Segment Open
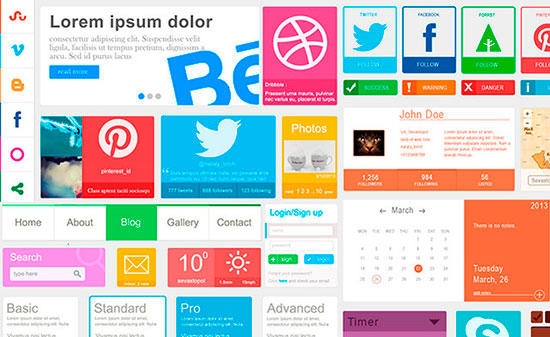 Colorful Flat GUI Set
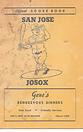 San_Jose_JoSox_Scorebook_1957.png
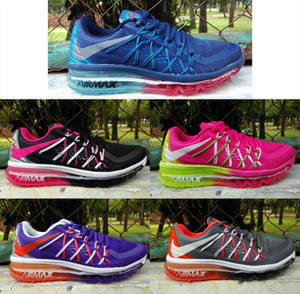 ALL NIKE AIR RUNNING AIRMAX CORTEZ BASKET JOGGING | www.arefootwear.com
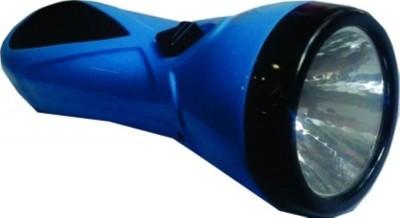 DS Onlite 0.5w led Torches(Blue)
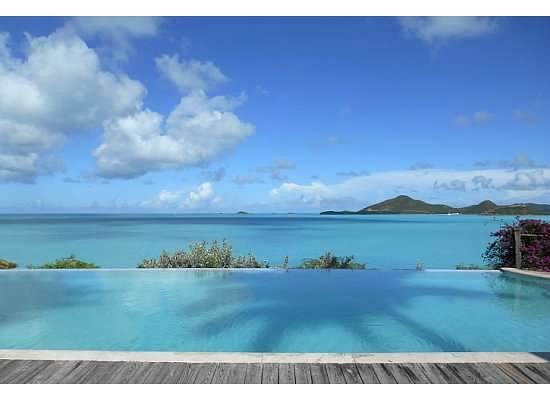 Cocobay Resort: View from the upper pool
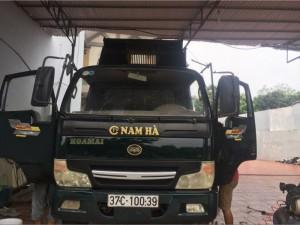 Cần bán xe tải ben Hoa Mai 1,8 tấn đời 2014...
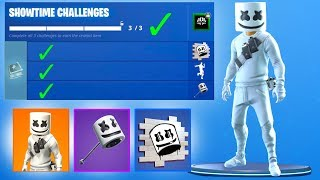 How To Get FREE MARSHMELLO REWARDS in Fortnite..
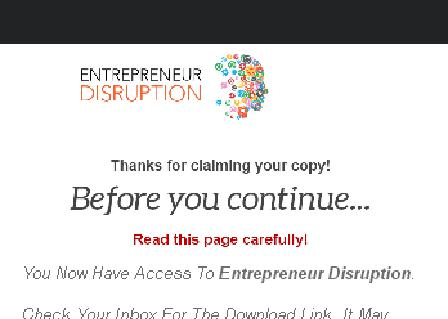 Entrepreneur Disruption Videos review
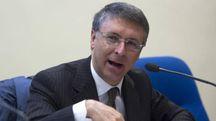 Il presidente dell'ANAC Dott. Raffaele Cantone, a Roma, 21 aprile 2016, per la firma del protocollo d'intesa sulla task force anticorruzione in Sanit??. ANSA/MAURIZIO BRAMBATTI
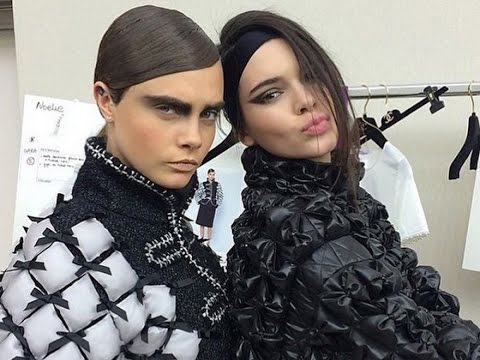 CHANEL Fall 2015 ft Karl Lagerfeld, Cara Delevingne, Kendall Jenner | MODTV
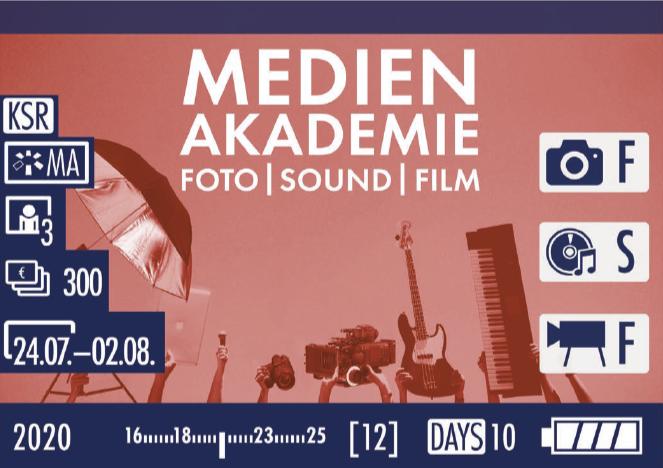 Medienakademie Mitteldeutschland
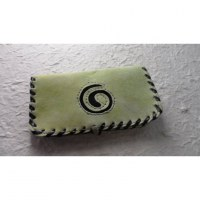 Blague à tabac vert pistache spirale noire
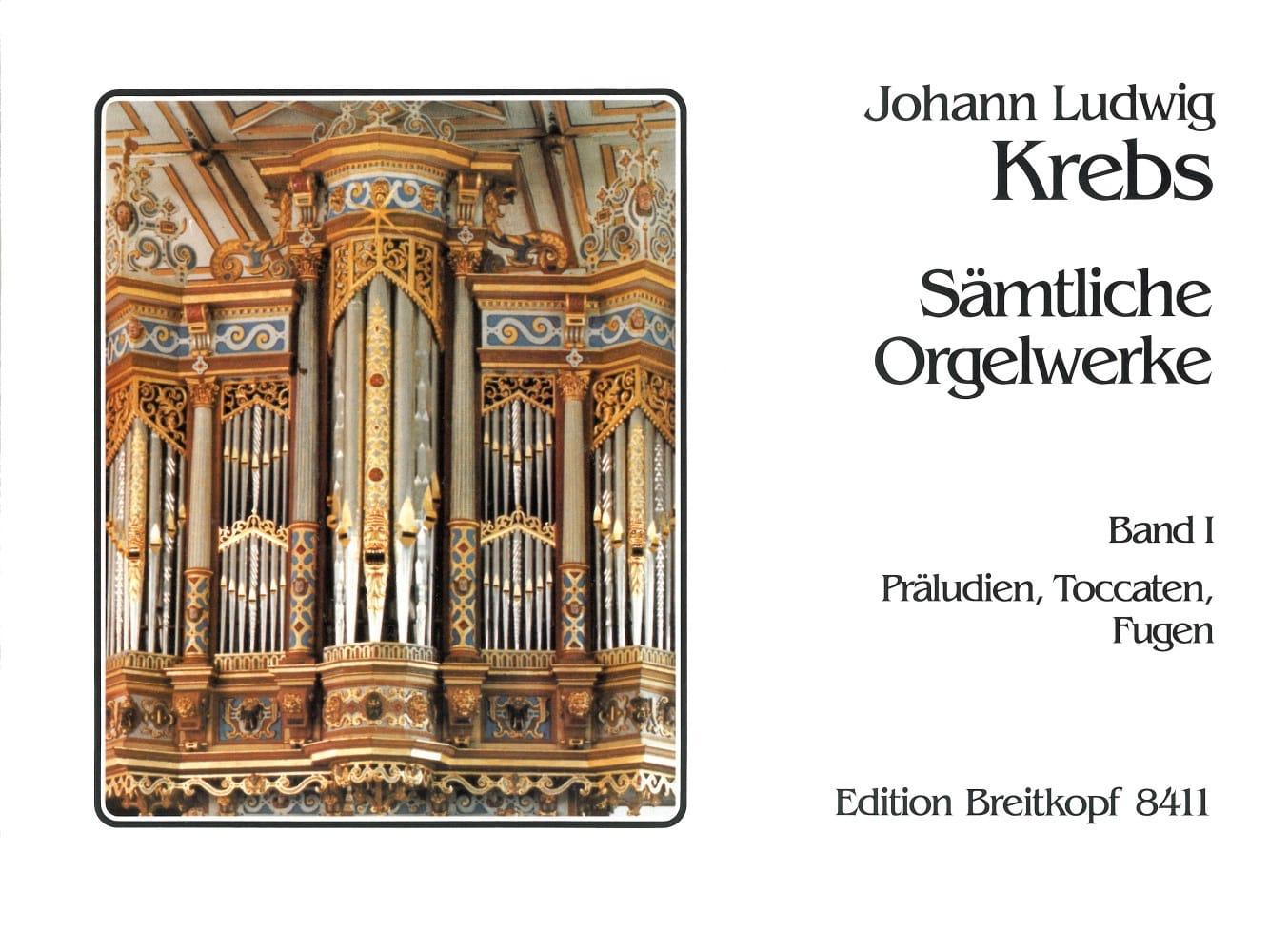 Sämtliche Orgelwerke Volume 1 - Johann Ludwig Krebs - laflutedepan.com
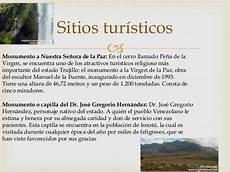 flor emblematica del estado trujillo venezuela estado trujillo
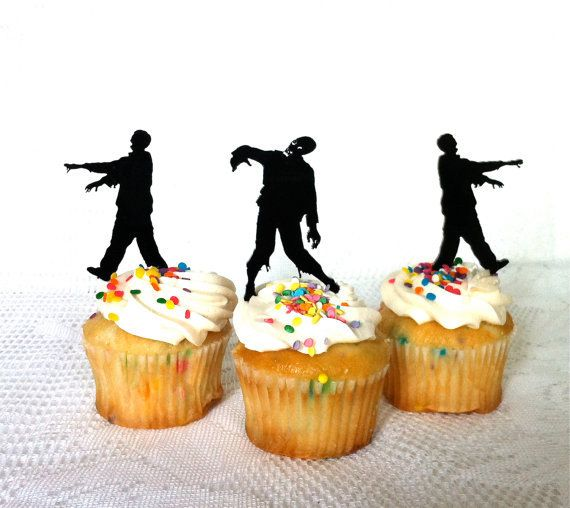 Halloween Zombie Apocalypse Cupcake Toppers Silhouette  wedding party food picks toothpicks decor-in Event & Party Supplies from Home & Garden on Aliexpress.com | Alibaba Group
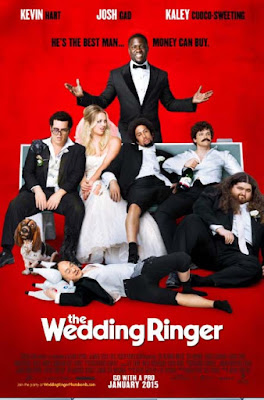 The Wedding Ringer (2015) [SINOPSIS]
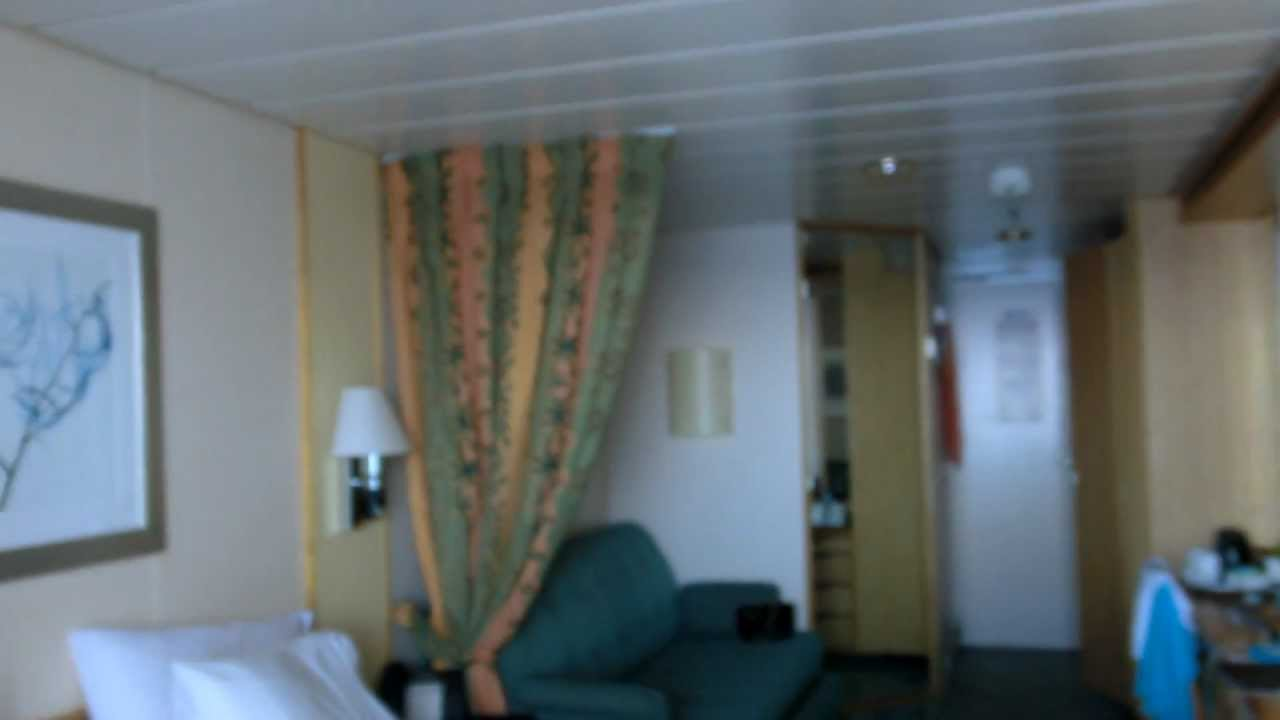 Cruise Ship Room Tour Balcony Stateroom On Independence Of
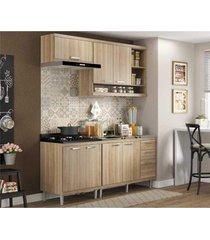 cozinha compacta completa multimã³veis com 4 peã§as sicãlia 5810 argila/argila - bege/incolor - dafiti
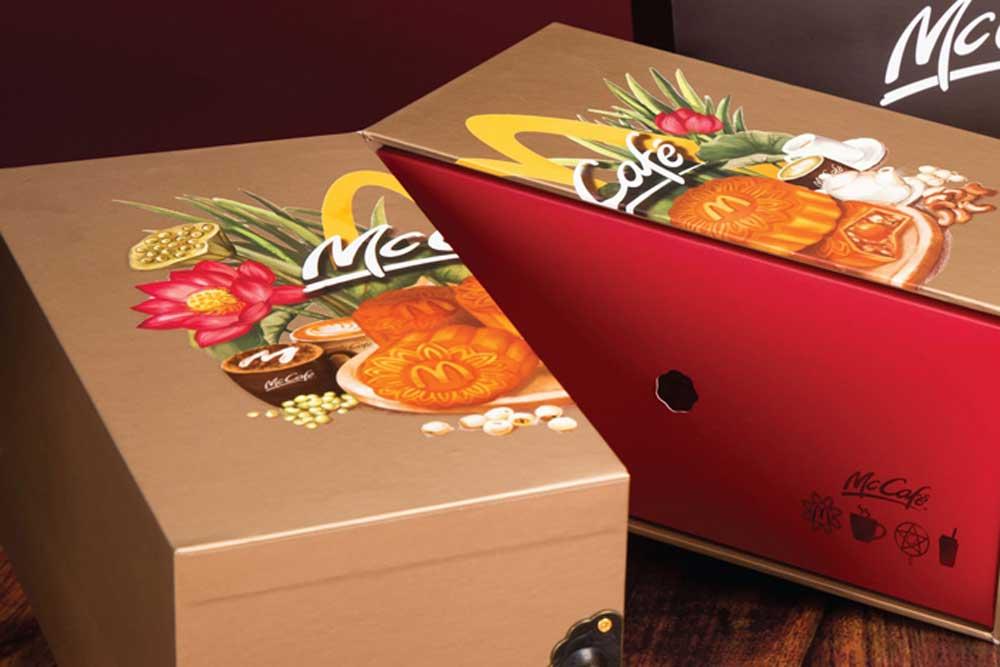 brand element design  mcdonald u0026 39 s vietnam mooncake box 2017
Segment Closed
## Requirement
With all pictures left out, please transcribe exactly the lines from the start of the material through the line with "cozinha compacta completa".

## Solved problem
 Colorful Flat GUI Set
 San_Jose_JoSox_Scorebook_1957.png
 ALL NIKE AIR RUNNING AIRMAX CORTEZ BASKET JOGGING | www.arefootwear.com
 DS Onlite 0.5w led Torches(Blue)
 Cocobay Resort: View from the upper pool
 Cần bán xe tải ben Hoa Mai 1,8 tấn đời 2014...
 How To Get FREE MARSHMELLO REWARDS in Fortnite..
 Entrepreneur Disruption Videos review
 Il presidente dell'ANAC Dott. Raffaele Cantone, a Roma, 21 aprile 2016, per la firma del protocollo d'intesa sulla task force anticorruzione in Sanit??. ANSA/MAURIZIO BRAMBATTI
 CHANEL Fall 2015 ft Karl Lagerfeld, Cara Delevingne, Kendall Jenner | MODTV
 Medienakademie Mitteldeutschland
 Blague à tabac vert pistache spirale noire
 Sämtliche Orgelwerke Volume 1 - Johann Ludwig Krebs - laflutedepan.com
 flor emblematica del estado trujillo venezuela estado trujillo
 Halloween Zombie Apocalypse Cupcake Toppers Silhouette  wedding party food picks toothpicks decor-in Event & Party Supplies from Home & Garden on Aliexpress.com | Alibaba Group
 The Wedding Ringer (2015) [SINOPSIS]
 Cruise Ship Room Tour Balcony Stateroom On Independence Of
 cozinha compacta completa multimã³veis com 4 peã§as sicãlia 5810 argila/argila - bege/incolor - dafiti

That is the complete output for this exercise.